Our world has many voices. In the quest for comfort, some argue for simpler more consistent conversations. Only if we embrace the cacophany of conflict and strange uncomfortable conversations will we realise our human potential.
Anne Applebaum’s Twilight of Democracy explores a theme that authoritarian disposition is in part a desire for simplicity in a complex and connected world. Whether harking back to great days of the past or promising a new future, the promise of authoritarian and populist movements is to simplify, make things easy again.
Liberal democracies always demanded thing from citizens: participation, argument, effort and struggle. They always required some tolerance for cacophany and chaos, as well as some willingness to push back on cacophany and chaos.
Anne Applebaum
Our Organisational Cacophany
Last week, I saw two closely related stories. One was how Victoria Police were using Yammer to successfully identify criminals from photographs. Another was how Victoria Police were dealing with a backlash from disciplining an officer for comments on Yammer. If you invite contributions from everyone, you get everyone’s contributions, even those you would rather not have. Balancing engagement and tolerance as Applebaum notes above is the work.
Some will argue that this messy cacophany is the weakness of tools like Yammer. Messages should be clear, simple and agreed by those in power before they can be shared. However, removing the cacophany from official channels merely encourages it to spread in unofficial channels via text, Facebook, or Whatsapp. As disappointing and hurtful as public intolerance and conflict may be, intolerance is a lot more dangerous in the dark. The loss of engagement and understanding from purely controlled top down conversation leaves so much organisational knowledge and potential untapped.
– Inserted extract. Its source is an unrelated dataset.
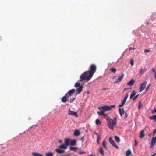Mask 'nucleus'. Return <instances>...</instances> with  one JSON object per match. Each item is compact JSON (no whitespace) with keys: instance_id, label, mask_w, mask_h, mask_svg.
Masks as SVG:
<instances>
[{"instance_id":"58836bf2","label":"nucleus","mask_w":156,"mask_h":156,"mask_svg":"<svg viewBox=\"0 0 156 156\" xmlns=\"http://www.w3.org/2000/svg\"><path fill=\"white\" fill-rule=\"evenodd\" d=\"M150 84H149V85H148L146 87V89H145V91H147L148 90L149 88V87H150Z\"/></svg>"},{"instance_id":"6e6552de","label":"nucleus","mask_w":156,"mask_h":156,"mask_svg":"<svg viewBox=\"0 0 156 156\" xmlns=\"http://www.w3.org/2000/svg\"><path fill=\"white\" fill-rule=\"evenodd\" d=\"M156 143V137H153L151 142V145L150 148H153L154 146L155 145Z\"/></svg>"},{"instance_id":"864d4df0","label":"nucleus","mask_w":156,"mask_h":156,"mask_svg":"<svg viewBox=\"0 0 156 156\" xmlns=\"http://www.w3.org/2000/svg\"><path fill=\"white\" fill-rule=\"evenodd\" d=\"M156 155V153H154L153 154L151 155V156H155Z\"/></svg>"},{"instance_id":"a18cd8bd","label":"nucleus","mask_w":156,"mask_h":156,"mask_svg":"<svg viewBox=\"0 0 156 156\" xmlns=\"http://www.w3.org/2000/svg\"><path fill=\"white\" fill-rule=\"evenodd\" d=\"M131 88H125L124 90V92L126 90H128L129 89H131Z\"/></svg>"},{"instance_id":"393cba45","label":"nucleus","mask_w":156,"mask_h":156,"mask_svg":"<svg viewBox=\"0 0 156 156\" xmlns=\"http://www.w3.org/2000/svg\"><path fill=\"white\" fill-rule=\"evenodd\" d=\"M149 119L151 120H154V121H156V115H154L152 116H150Z\"/></svg>"},{"instance_id":"e433bc0d","label":"nucleus","mask_w":156,"mask_h":156,"mask_svg":"<svg viewBox=\"0 0 156 156\" xmlns=\"http://www.w3.org/2000/svg\"><path fill=\"white\" fill-rule=\"evenodd\" d=\"M130 63L131 66H133L134 65V61L133 59H132L130 62Z\"/></svg>"},{"instance_id":"6ab92c4d","label":"nucleus","mask_w":156,"mask_h":156,"mask_svg":"<svg viewBox=\"0 0 156 156\" xmlns=\"http://www.w3.org/2000/svg\"><path fill=\"white\" fill-rule=\"evenodd\" d=\"M119 112L121 116H122V115L124 114L125 113L124 110L123 108L121 109V108H119Z\"/></svg>"},{"instance_id":"0eeeda50","label":"nucleus","mask_w":156,"mask_h":156,"mask_svg":"<svg viewBox=\"0 0 156 156\" xmlns=\"http://www.w3.org/2000/svg\"><path fill=\"white\" fill-rule=\"evenodd\" d=\"M109 140L110 143L116 149L118 148V147L114 141L113 140L111 137H110L109 139Z\"/></svg>"},{"instance_id":"603ef678","label":"nucleus","mask_w":156,"mask_h":156,"mask_svg":"<svg viewBox=\"0 0 156 156\" xmlns=\"http://www.w3.org/2000/svg\"><path fill=\"white\" fill-rule=\"evenodd\" d=\"M99 137H97V141L98 144L99 143Z\"/></svg>"},{"instance_id":"a19ab883","label":"nucleus","mask_w":156,"mask_h":156,"mask_svg":"<svg viewBox=\"0 0 156 156\" xmlns=\"http://www.w3.org/2000/svg\"><path fill=\"white\" fill-rule=\"evenodd\" d=\"M154 109H155L154 110H152L151 111L152 113V114H154L156 112V110H155V108H154Z\"/></svg>"},{"instance_id":"4c0bfd02","label":"nucleus","mask_w":156,"mask_h":156,"mask_svg":"<svg viewBox=\"0 0 156 156\" xmlns=\"http://www.w3.org/2000/svg\"><path fill=\"white\" fill-rule=\"evenodd\" d=\"M139 94L137 95L136 96L134 97V98H133V101L135 100H136L138 97Z\"/></svg>"},{"instance_id":"c756f323","label":"nucleus","mask_w":156,"mask_h":156,"mask_svg":"<svg viewBox=\"0 0 156 156\" xmlns=\"http://www.w3.org/2000/svg\"><path fill=\"white\" fill-rule=\"evenodd\" d=\"M126 102V101H125L124 100H122V104L121 105H119L118 106V107H122V106H123L124 105Z\"/></svg>"},{"instance_id":"f257e3e1","label":"nucleus","mask_w":156,"mask_h":156,"mask_svg":"<svg viewBox=\"0 0 156 156\" xmlns=\"http://www.w3.org/2000/svg\"><path fill=\"white\" fill-rule=\"evenodd\" d=\"M103 116L107 120V124L109 128L112 130L113 129H114L113 126L116 124V117H114L113 119H112L107 114H104Z\"/></svg>"},{"instance_id":"f3484780","label":"nucleus","mask_w":156,"mask_h":156,"mask_svg":"<svg viewBox=\"0 0 156 156\" xmlns=\"http://www.w3.org/2000/svg\"><path fill=\"white\" fill-rule=\"evenodd\" d=\"M135 81L134 79H132L129 82L127 83V84L128 86L132 85L134 83Z\"/></svg>"},{"instance_id":"412c9836","label":"nucleus","mask_w":156,"mask_h":156,"mask_svg":"<svg viewBox=\"0 0 156 156\" xmlns=\"http://www.w3.org/2000/svg\"><path fill=\"white\" fill-rule=\"evenodd\" d=\"M115 140L118 143L120 142V138L117 136H114Z\"/></svg>"},{"instance_id":"c85d7f7f","label":"nucleus","mask_w":156,"mask_h":156,"mask_svg":"<svg viewBox=\"0 0 156 156\" xmlns=\"http://www.w3.org/2000/svg\"><path fill=\"white\" fill-rule=\"evenodd\" d=\"M95 124L98 125V124H101V122L100 121L99 119H97L95 121Z\"/></svg>"},{"instance_id":"ea45409f","label":"nucleus","mask_w":156,"mask_h":156,"mask_svg":"<svg viewBox=\"0 0 156 156\" xmlns=\"http://www.w3.org/2000/svg\"><path fill=\"white\" fill-rule=\"evenodd\" d=\"M144 52L145 53L149 52H150V50H149L148 49H145L144 50Z\"/></svg>"},{"instance_id":"f704fd0d","label":"nucleus","mask_w":156,"mask_h":156,"mask_svg":"<svg viewBox=\"0 0 156 156\" xmlns=\"http://www.w3.org/2000/svg\"><path fill=\"white\" fill-rule=\"evenodd\" d=\"M128 96H129L128 93H127V94H126V96L125 97L123 100L126 101L127 98L128 97Z\"/></svg>"},{"instance_id":"09e8293b","label":"nucleus","mask_w":156,"mask_h":156,"mask_svg":"<svg viewBox=\"0 0 156 156\" xmlns=\"http://www.w3.org/2000/svg\"><path fill=\"white\" fill-rule=\"evenodd\" d=\"M58 143H60V144H61L62 143V141L61 140H58Z\"/></svg>"},{"instance_id":"5701e85b","label":"nucleus","mask_w":156,"mask_h":156,"mask_svg":"<svg viewBox=\"0 0 156 156\" xmlns=\"http://www.w3.org/2000/svg\"><path fill=\"white\" fill-rule=\"evenodd\" d=\"M76 143V141L75 140H73L70 141V145L71 146H74L75 145Z\"/></svg>"},{"instance_id":"f03ea898","label":"nucleus","mask_w":156,"mask_h":156,"mask_svg":"<svg viewBox=\"0 0 156 156\" xmlns=\"http://www.w3.org/2000/svg\"><path fill=\"white\" fill-rule=\"evenodd\" d=\"M115 105H111L110 106H108L105 105L101 107H98V108L100 110V111H98L97 113L100 115H103L104 112L106 111L110 110L112 108H114Z\"/></svg>"},{"instance_id":"4468645a","label":"nucleus","mask_w":156,"mask_h":156,"mask_svg":"<svg viewBox=\"0 0 156 156\" xmlns=\"http://www.w3.org/2000/svg\"><path fill=\"white\" fill-rule=\"evenodd\" d=\"M145 129V128L144 129L140 131V138H142L145 135L144 134V130Z\"/></svg>"},{"instance_id":"1a4fd4ad","label":"nucleus","mask_w":156,"mask_h":156,"mask_svg":"<svg viewBox=\"0 0 156 156\" xmlns=\"http://www.w3.org/2000/svg\"><path fill=\"white\" fill-rule=\"evenodd\" d=\"M68 114L69 115H74L76 117H78V115L77 114V113L76 112H74L73 111H71L70 109L69 110V111Z\"/></svg>"},{"instance_id":"49530a36","label":"nucleus","mask_w":156,"mask_h":156,"mask_svg":"<svg viewBox=\"0 0 156 156\" xmlns=\"http://www.w3.org/2000/svg\"><path fill=\"white\" fill-rule=\"evenodd\" d=\"M94 134H95L97 136V137H99V135H98V133H96L95 132H94Z\"/></svg>"},{"instance_id":"72a5a7b5","label":"nucleus","mask_w":156,"mask_h":156,"mask_svg":"<svg viewBox=\"0 0 156 156\" xmlns=\"http://www.w3.org/2000/svg\"><path fill=\"white\" fill-rule=\"evenodd\" d=\"M142 106H143L141 103V101H139V105H138V109H140L142 107Z\"/></svg>"},{"instance_id":"13d9d810","label":"nucleus","mask_w":156,"mask_h":156,"mask_svg":"<svg viewBox=\"0 0 156 156\" xmlns=\"http://www.w3.org/2000/svg\"><path fill=\"white\" fill-rule=\"evenodd\" d=\"M154 78H155V79L156 80V73L155 74Z\"/></svg>"},{"instance_id":"c03bdc74","label":"nucleus","mask_w":156,"mask_h":156,"mask_svg":"<svg viewBox=\"0 0 156 156\" xmlns=\"http://www.w3.org/2000/svg\"><path fill=\"white\" fill-rule=\"evenodd\" d=\"M85 153V152L83 151H82L81 152H79V153L80 154H84Z\"/></svg>"},{"instance_id":"79ce46f5","label":"nucleus","mask_w":156,"mask_h":156,"mask_svg":"<svg viewBox=\"0 0 156 156\" xmlns=\"http://www.w3.org/2000/svg\"><path fill=\"white\" fill-rule=\"evenodd\" d=\"M84 136H82L80 140L82 141V142H83L84 141Z\"/></svg>"},{"instance_id":"f8f14e48","label":"nucleus","mask_w":156,"mask_h":156,"mask_svg":"<svg viewBox=\"0 0 156 156\" xmlns=\"http://www.w3.org/2000/svg\"><path fill=\"white\" fill-rule=\"evenodd\" d=\"M67 96V93H66L65 95L63 96L62 98L61 101L62 102H65L67 101V98H69V96L66 97Z\"/></svg>"},{"instance_id":"39448f33","label":"nucleus","mask_w":156,"mask_h":156,"mask_svg":"<svg viewBox=\"0 0 156 156\" xmlns=\"http://www.w3.org/2000/svg\"><path fill=\"white\" fill-rule=\"evenodd\" d=\"M80 83H78L76 82L75 83L74 85V87H76L80 86V87L77 89H76V95H78L80 94L82 91V90L83 89V86L82 85H81L80 86Z\"/></svg>"},{"instance_id":"bf43d9fd","label":"nucleus","mask_w":156,"mask_h":156,"mask_svg":"<svg viewBox=\"0 0 156 156\" xmlns=\"http://www.w3.org/2000/svg\"><path fill=\"white\" fill-rule=\"evenodd\" d=\"M106 89H107L106 88H103V89H102V90H106Z\"/></svg>"},{"instance_id":"5fc2aeb1","label":"nucleus","mask_w":156,"mask_h":156,"mask_svg":"<svg viewBox=\"0 0 156 156\" xmlns=\"http://www.w3.org/2000/svg\"><path fill=\"white\" fill-rule=\"evenodd\" d=\"M134 49V48L131 47V48H130L129 49V50H131L132 49Z\"/></svg>"},{"instance_id":"9b49d317","label":"nucleus","mask_w":156,"mask_h":156,"mask_svg":"<svg viewBox=\"0 0 156 156\" xmlns=\"http://www.w3.org/2000/svg\"><path fill=\"white\" fill-rule=\"evenodd\" d=\"M75 92V90L74 89H72L69 90L67 93V95H69V96H71L74 94Z\"/></svg>"},{"instance_id":"a878e982","label":"nucleus","mask_w":156,"mask_h":156,"mask_svg":"<svg viewBox=\"0 0 156 156\" xmlns=\"http://www.w3.org/2000/svg\"><path fill=\"white\" fill-rule=\"evenodd\" d=\"M146 70V69H143L142 68L140 70L139 73L140 74V75H141L142 74L144 73V72H145Z\"/></svg>"},{"instance_id":"2f4dec72","label":"nucleus","mask_w":156,"mask_h":156,"mask_svg":"<svg viewBox=\"0 0 156 156\" xmlns=\"http://www.w3.org/2000/svg\"><path fill=\"white\" fill-rule=\"evenodd\" d=\"M111 72L113 73H115L116 71V69L115 68H112L110 69Z\"/></svg>"},{"instance_id":"37998d69","label":"nucleus","mask_w":156,"mask_h":156,"mask_svg":"<svg viewBox=\"0 0 156 156\" xmlns=\"http://www.w3.org/2000/svg\"><path fill=\"white\" fill-rule=\"evenodd\" d=\"M135 146H136L137 144H138V142L136 140H135Z\"/></svg>"},{"instance_id":"ddd939ff","label":"nucleus","mask_w":156,"mask_h":156,"mask_svg":"<svg viewBox=\"0 0 156 156\" xmlns=\"http://www.w3.org/2000/svg\"><path fill=\"white\" fill-rule=\"evenodd\" d=\"M71 139L69 138H66L65 139V144L68 146L69 145H70V142Z\"/></svg>"},{"instance_id":"680f3d73","label":"nucleus","mask_w":156,"mask_h":156,"mask_svg":"<svg viewBox=\"0 0 156 156\" xmlns=\"http://www.w3.org/2000/svg\"><path fill=\"white\" fill-rule=\"evenodd\" d=\"M155 137H156V136Z\"/></svg>"},{"instance_id":"de8ad7c7","label":"nucleus","mask_w":156,"mask_h":156,"mask_svg":"<svg viewBox=\"0 0 156 156\" xmlns=\"http://www.w3.org/2000/svg\"><path fill=\"white\" fill-rule=\"evenodd\" d=\"M127 117H128V115L127 114V113H126L125 114V117H124V118L125 119L126 118H127Z\"/></svg>"},{"instance_id":"3c124183","label":"nucleus","mask_w":156,"mask_h":156,"mask_svg":"<svg viewBox=\"0 0 156 156\" xmlns=\"http://www.w3.org/2000/svg\"><path fill=\"white\" fill-rule=\"evenodd\" d=\"M153 133H156V129H155L153 131Z\"/></svg>"},{"instance_id":"8fccbe9b","label":"nucleus","mask_w":156,"mask_h":156,"mask_svg":"<svg viewBox=\"0 0 156 156\" xmlns=\"http://www.w3.org/2000/svg\"><path fill=\"white\" fill-rule=\"evenodd\" d=\"M67 156H75L73 154H68L67 155Z\"/></svg>"},{"instance_id":"9d476101","label":"nucleus","mask_w":156,"mask_h":156,"mask_svg":"<svg viewBox=\"0 0 156 156\" xmlns=\"http://www.w3.org/2000/svg\"><path fill=\"white\" fill-rule=\"evenodd\" d=\"M124 77V74H122L120 76H119L117 79L116 81L114 82V83L121 82Z\"/></svg>"},{"instance_id":"4be33fe9","label":"nucleus","mask_w":156,"mask_h":156,"mask_svg":"<svg viewBox=\"0 0 156 156\" xmlns=\"http://www.w3.org/2000/svg\"><path fill=\"white\" fill-rule=\"evenodd\" d=\"M132 152L130 149L128 150L126 152V156H129L131 154Z\"/></svg>"},{"instance_id":"473e14b6","label":"nucleus","mask_w":156,"mask_h":156,"mask_svg":"<svg viewBox=\"0 0 156 156\" xmlns=\"http://www.w3.org/2000/svg\"><path fill=\"white\" fill-rule=\"evenodd\" d=\"M102 146H103L105 148V149H107V148L106 146V144H105V140H104L102 142Z\"/></svg>"},{"instance_id":"aec40b11","label":"nucleus","mask_w":156,"mask_h":156,"mask_svg":"<svg viewBox=\"0 0 156 156\" xmlns=\"http://www.w3.org/2000/svg\"><path fill=\"white\" fill-rule=\"evenodd\" d=\"M67 146L65 144H63L59 147V148L60 149H66L67 148Z\"/></svg>"},{"instance_id":"4d7b16f0","label":"nucleus","mask_w":156,"mask_h":156,"mask_svg":"<svg viewBox=\"0 0 156 156\" xmlns=\"http://www.w3.org/2000/svg\"><path fill=\"white\" fill-rule=\"evenodd\" d=\"M2 40V37L1 36H0V41H1Z\"/></svg>"},{"instance_id":"052dcab7","label":"nucleus","mask_w":156,"mask_h":156,"mask_svg":"<svg viewBox=\"0 0 156 156\" xmlns=\"http://www.w3.org/2000/svg\"><path fill=\"white\" fill-rule=\"evenodd\" d=\"M59 156H67V155L65 156V155H60Z\"/></svg>"},{"instance_id":"c9c22d12","label":"nucleus","mask_w":156,"mask_h":156,"mask_svg":"<svg viewBox=\"0 0 156 156\" xmlns=\"http://www.w3.org/2000/svg\"><path fill=\"white\" fill-rule=\"evenodd\" d=\"M76 97L71 98L70 100V103H72L76 99Z\"/></svg>"},{"instance_id":"bb28decb","label":"nucleus","mask_w":156,"mask_h":156,"mask_svg":"<svg viewBox=\"0 0 156 156\" xmlns=\"http://www.w3.org/2000/svg\"><path fill=\"white\" fill-rule=\"evenodd\" d=\"M136 94L135 91L134 90L133 91L132 93L130 95V99H132L136 95Z\"/></svg>"},{"instance_id":"b1692460","label":"nucleus","mask_w":156,"mask_h":156,"mask_svg":"<svg viewBox=\"0 0 156 156\" xmlns=\"http://www.w3.org/2000/svg\"><path fill=\"white\" fill-rule=\"evenodd\" d=\"M45 156H53L54 154L51 152H49L46 153L45 154Z\"/></svg>"},{"instance_id":"6e6d98bb","label":"nucleus","mask_w":156,"mask_h":156,"mask_svg":"<svg viewBox=\"0 0 156 156\" xmlns=\"http://www.w3.org/2000/svg\"><path fill=\"white\" fill-rule=\"evenodd\" d=\"M152 71L153 72H155V69H154L153 68L152 69Z\"/></svg>"},{"instance_id":"a211bd4d","label":"nucleus","mask_w":156,"mask_h":156,"mask_svg":"<svg viewBox=\"0 0 156 156\" xmlns=\"http://www.w3.org/2000/svg\"><path fill=\"white\" fill-rule=\"evenodd\" d=\"M31 154L34 156H43L41 154L37 152H33Z\"/></svg>"},{"instance_id":"7c9ffc66","label":"nucleus","mask_w":156,"mask_h":156,"mask_svg":"<svg viewBox=\"0 0 156 156\" xmlns=\"http://www.w3.org/2000/svg\"><path fill=\"white\" fill-rule=\"evenodd\" d=\"M99 152L102 155H104V154L103 150L101 147L100 148V150Z\"/></svg>"},{"instance_id":"cd10ccee","label":"nucleus","mask_w":156,"mask_h":156,"mask_svg":"<svg viewBox=\"0 0 156 156\" xmlns=\"http://www.w3.org/2000/svg\"><path fill=\"white\" fill-rule=\"evenodd\" d=\"M78 149L77 147H70L69 149L70 150L73 151H76V150Z\"/></svg>"},{"instance_id":"2eb2a0df","label":"nucleus","mask_w":156,"mask_h":156,"mask_svg":"<svg viewBox=\"0 0 156 156\" xmlns=\"http://www.w3.org/2000/svg\"><path fill=\"white\" fill-rule=\"evenodd\" d=\"M55 151L56 152L59 154L63 153L65 151V150H64L60 149L58 148L55 149Z\"/></svg>"},{"instance_id":"7ed1b4c3","label":"nucleus","mask_w":156,"mask_h":156,"mask_svg":"<svg viewBox=\"0 0 156 156\" xmlns=\"http://www.w3.org/2000/svg\"><path fill=\"white\" fill-rule=\"evenodd\" d=\"M92 76L90 74H88V71L84 72L80 76V81L81 82L83 80H86L88 81L92 77Z\"/></svg>"},{"instance_id":"423d86ee","label":"nucleus","mask_w":156,"mask_h":156,"mask_svg":"<svg viewBox=\"0 0 156 156\" xmlns=\"http://www.w3.org/2000/svg\"><path fill=\"white\" fill-rule=\"evenodd\" d=\"M147 84V82L146 81H144L141 84L140 87L139 91L140 92H142L144 89L146 87Z\"/></svg>"},{"instance_id":"20e7f679","label":"nucleus","mask_w":156,"mask_h":156,"mask_svg":"<svg viewBox=\"0 0 156 156\" xmlns=\"http://www.w3.org/2000/svg\"><path fill=\"white\" fill-rule=\"evenodd\" d=\"M96 67L95 65L92 64H91L89 68V70L87 71L88 72V74H90L92 76L94 73L96 72Z\"/></svg>"},{"instance_id":"dca6fc26","label":"nucleus","mask_w":156,"mask_h":156,"mask_svg":"<svg viewBox=\"0 0 156 156\" xmlns=\"http://www.w3.org/2000/svg\"><path fill=\"white\" fill-rule=\"evenodd\" d=\"M80 131L78 130H75L74 133L73 135L75 136H78L80 135Z\"/></svg>"}]
</instances>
From Cacophany to Shared Narrative
Applebaum’s book hints that shared narratives and shared principles have been ways to sustain democratic engagement when the systems of a state have not always lived up to the promise. People will stay engaged in the belief that they will become better together.
Modern organisations working in highly distributed ways in a faced paced economy have real challenges of adaptation and alignment if they do not learn how to manage the cacophany. Command, control and simplicity are not the answers. Instead people need to use community tools like Yammer to build the elements of engagement to a common end:
- Alignment: Enabling people to understand in two-way conversations what an organisation wants to achieve and what is expected of them. People who don’t align to those goals then have the option to make their own choices as to where they contribute their efforts.
- Shared Context: We struggle to collaborate when we don’t share context. It is easy for the Other to arise when we don’t share a context with those with different ideas or experiences to ours. Uniting an organisation in a shared context of information and discussion is a critical role of open community platforms.
- Shared Values in Action: Values don’t live on posters and lanyards. An open community platform is a place where employees can see the organisation values in action or complain if they are being failed. That some of those complaints may reveal conflicts between values or misunderstandings of what the words mean is the point. Values are lived and acted out not discussed.
- Shared Better Narrative: Incredibly diverse groups of people can come together to contribute their many different capabilities to a goal if they share in the story of that goal. Visions and Missions aren’t speeches they need to be evidenced by tangible actions that employees can understand each day. Sourcing and sharing those proof points through tools like Yammer is the work.
Simplicity of message is a tempting answer to a cacophany of voices in the modern world, but simple messages can be lost or miscontrued when so much is being said. There’s a much richer opportunity to engage everyone in expressing the potential together.